● **Exercises**:
• A. In the notes on marriage, what reason does the first speaker give for why people get married? Answer in one to three sentences.
• B. Write a continuation of the notes on marriage, picking up after their final line.

● **Extract**:

• WHY DO WE GET MARRIED? (Love the person you marry or marry the person you love?)

 

MR HENG SWEE KEAT

  • Because you love the person and hope to live a life together.
  • Learn to love the person you marry.
  • It's not about the wedding but the marriage.
  • Overcoming adversity together.
  • To grow together and not grow apart.
  • Staying in love is just as fulfilling and important.
  • How do we stay in love?
  • Affecting factors: Practical issues (housing, financial, kids, etc). Over commit. (@ 14:15)
  • Discover about each other (e.g, different parenting styles)
  • Especially when you're blessed with your 1st child, priorities will change.
  • To grow stronger together through ups and downs, through hardships. (@ 20:40)
  • Investment of time and effort.
  • Source of joy and satisfaction.
  • Have faith, strong belief and put in effort towards a meaningful life. 

 

USTAZ FIZAR ZAINAL

  • When connected with religion, Marriage = Life. (@ 26:00)
  • Not just a spiritual path but will have societal impact.
  • (Based on Prophet Ayyub A.S and his wife, Rahmah).
  • "Do not associate with anyone whose circumstances do not awaken you, and whose words do not guide you to Allah." (Al-Hikam, Ibn Ata'Illah)
  • To have a good ending in life, first learn how to go back to God in the beginning of your life.

● **Data extract**:
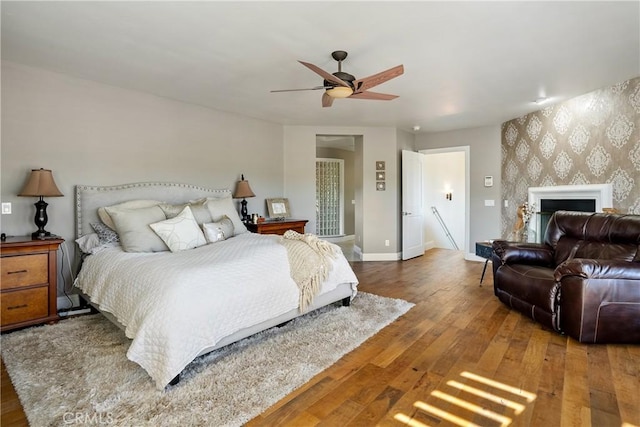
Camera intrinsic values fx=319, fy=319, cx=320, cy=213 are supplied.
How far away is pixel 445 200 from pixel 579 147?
335cm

● **The answers**:
• A. People get married because they love the person and hope to live a life together.

• B.
  • No one know when calamity will befall upon your shoulders.
  • Hence, prepare to react positively and remember life goes on.
    • 1. He was bestowed with Rahmah (beautiful, respected, honorable)
    • 2. Blessed with immense wealth (where his community would come to his gatherings as he gave out incentives to them)
    • 3. Granted with children.
  • After blessed with good health for 70 years, he was tested with a calamity. His illness pushed him to lay to rest in a cave.
  • Lost his:
    • 1. Followers
    • 2. Children
    • 3. Wealth
  • Left with only God and his wife.
  • His wife replied to his "wouldn't you want to leave me too?": "We have lived with peace and love for the past years, I wouldn't mind to live with you in this condition for years more".
  • After 7 years of hardship, Allah reinstated his wealth and health before he return to Allah as a successful person.
  • Marriage is not just the combination of love. (@ 33:50)
  • To enjoy Sakinah, Mawaddah, Rahmah (Tranquility, Love, Mercy) in our hearts.
  • [30:21] And one of His Signs is that He created for you mates from among yourselves that you may find rest in them, and He put between you love and affection; verily, there are signs in this for a people who reflect. ''وَمِنۡ آيَاتِهِ أَنۡ خَلَقَ لَكُم مِّنۡ أَنفُسِكُمۡ أَزۡوَاجًا لِّتَسۡكُنُوا إِلَيۡهَا وَجَعَلَ بَيۡنَكُم مَّوَدَّةً وَرَحۡمَةً إِنَّ فِي ذَلِكَ لَآيَاتٍ لِّقَوۡمٍ يَتَفَكَّرُونَ''.
  • Building process take a long time because foundation needs to be strong or it will jeopardize the whole structure.
  • Marriage to be built on stilts of faith, trust and responsibility.
  • The first foundation that needs to be strengthened and ensure it's rock solid is family institution.
  • Challenges > Characteristics of our spouse
  • Culture > Inter racial
  • Compatible > Faith; Individual that remind of God
  • Character > To understand each other
  • Endure that you are always reminded of having a family and path to God.
  • Look after your family. Otherwise: In this Dunya, government will chase after you and Akhirah, Allah will.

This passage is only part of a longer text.